This discussion has been locked.
You can no longer post new replies to this discussion. If you have a question you can start a new discussion

Cortex A9 (IMX6) : Enabling branch prediction aborts

Hello,

I am using imx6 (cortex- A9) board, and my mmu environment is as follows
            mmu   - enabled
            L1 data cache - enabled
            L1 instruction cache - enabled
            D-side prefetch - enabled
            L2 cache - disabled
            Branch prediction - disabled

With this environment, my code runs for a longer time (more than 12 hours) with out any issues.
But, if I enable branch prediction, the code aborts in few seconds, at random addresses.
I am not able to understand what goes wrong.
Are there any special option which I have to consider while building my code.
I am using GCC as the compiler.


Note : In my code, I am using a static library, which was given by our vendor.

Any help would be great.

Thanks,

Gopu

 

Parents Reply Children
  • 1. Why you disable Branch prediction and L2 cache?
    What is the original issue that you saw?
    Root cause of your original issue could be "lots of possibilities..."
    What things did your try before?

    2. How many cores do you enabled?
    Try enable just one core if your chip supports this feature.

    3. What is your system configuration?
    Core clock frequency?
    board reference clock?
    clock for memory interface?
    Try lower clock frequency of core cpu
    lower clock frequency of memory interface

    4. Modify gcc option to -O0 (less optimization)

    5. How many boards report the same issue?
    replace memory module?
  • Hello,

        Kindly find the answers for your questions below.

    1. Why you disable Branch prediction and L2 cache?

    What is the original issue that you saw?

    Root cause of your original issue could be "lots of possibilities..."

       I have disabled L2cache, because the execution was slower, when I enabled L2 cache.

       Disabled Brach prediction, because enabling results in data abort.

       So, wanted to solve this branch prediction issue, before enabling the l2 cache.

     

    What things did your try before?

       Tried reducing the arm core clock frequency.

       Tried disabling optimisation.

       When there is a data abort, it looks r11 or r12 register is corrupted.  r11 and r12 are stored and restored in interrupt context switch.

       But these issues doesnt happen when branch brediction is disabled.  

    2. How many cores do you enabled?

    Try enable just one core if your chip supports this feature.

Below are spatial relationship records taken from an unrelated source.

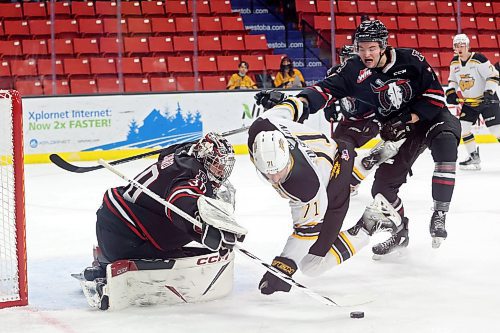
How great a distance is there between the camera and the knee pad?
3.86 m

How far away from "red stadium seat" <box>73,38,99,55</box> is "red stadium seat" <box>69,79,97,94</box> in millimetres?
322

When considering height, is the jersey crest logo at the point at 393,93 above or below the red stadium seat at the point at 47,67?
below

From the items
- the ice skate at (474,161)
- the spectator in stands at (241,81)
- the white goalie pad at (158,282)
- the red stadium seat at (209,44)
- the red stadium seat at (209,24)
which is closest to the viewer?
the white goalie pad at (158,282)

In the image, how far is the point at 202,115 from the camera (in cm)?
811

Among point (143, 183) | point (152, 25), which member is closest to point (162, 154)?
point (143, 183)

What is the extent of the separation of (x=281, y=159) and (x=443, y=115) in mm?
1346

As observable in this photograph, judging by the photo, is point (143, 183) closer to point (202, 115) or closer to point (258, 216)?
point (258, 216)

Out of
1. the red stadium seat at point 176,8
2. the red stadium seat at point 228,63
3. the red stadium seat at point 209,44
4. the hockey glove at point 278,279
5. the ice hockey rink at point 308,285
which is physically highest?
the red stadium seat at point 176,8

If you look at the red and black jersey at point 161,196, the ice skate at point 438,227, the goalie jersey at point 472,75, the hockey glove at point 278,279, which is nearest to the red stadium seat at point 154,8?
the goalie jersey at point 472,75

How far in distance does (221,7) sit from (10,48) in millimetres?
2304

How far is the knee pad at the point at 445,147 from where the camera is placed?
3860 mm

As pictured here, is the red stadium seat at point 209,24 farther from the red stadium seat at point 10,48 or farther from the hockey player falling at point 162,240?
the hockey player falling at point 162,240

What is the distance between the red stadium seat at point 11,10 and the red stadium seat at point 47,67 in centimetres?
61

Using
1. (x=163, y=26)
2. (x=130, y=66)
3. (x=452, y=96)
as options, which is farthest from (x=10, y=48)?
(x=452, y=96)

          I have enabled, only one core.

    3. What is your system configuration?

    Core clock frequency?  - 996MHz

    board reference clock? - 24MHz

    clock for memory interface? - 528MHz  DDR3

    Try lower clock frequency of core cpu - 

    Today, I have tried by reducing the core clock to 800MHz. With this there is no data abort. Does this mean that,

    When DDR3 is accessed by ARM core at 1GHz the data read by core looks faulty.
    Want to analyze this further, by reducing the DDR3 clock from 528MHz to 520MHz instead of reducing the core clock.
     

    lower clock frequency of memory interface - Default is 528MHz, but  I have not tried reducing this.

    4. Modify gcc option to -O0 (less optimization) - This is my current configuration

    5. How many boards report the same issue ? - Tried in 3 boards, and all report the same

    replace memory module? - Tried 3 different boards, but not the module

  • Things to try:

    1. When do you start to see this abort issue?
    Due to recent software changes?

    Try check out old code to check if you can duplicate the issue.

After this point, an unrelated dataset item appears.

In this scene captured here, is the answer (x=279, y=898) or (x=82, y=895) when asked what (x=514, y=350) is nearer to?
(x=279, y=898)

    (do binary search to find out which commit triggered this issue.)
    When you review your software changes, pay attention to the following:
    1. uninitialized variables
    2. volatile shared variables (add "volatile" uint32_t * if need)
    3. Adds ISB, DSB, DMB if need (for Out of Order execution CPU)


    2. enable L2 cache, keep other old configures.(core @1GHz)
    disable Branch prediction (abort or not, re-test and confirm this)
    enable branch prediction (abort or not, re-test and confirm this)
  • Today, I have tried by reducing the core clock to 800MHz. With this there is no data abort. Does this mean that,

    When DDR3 is accessed by ARM core at 1GHz the data read by core looks faulty.
    Do I have to analyze further by reducing the DDR3 clock from 528MHz to 520MHz instead of reducing the core clock.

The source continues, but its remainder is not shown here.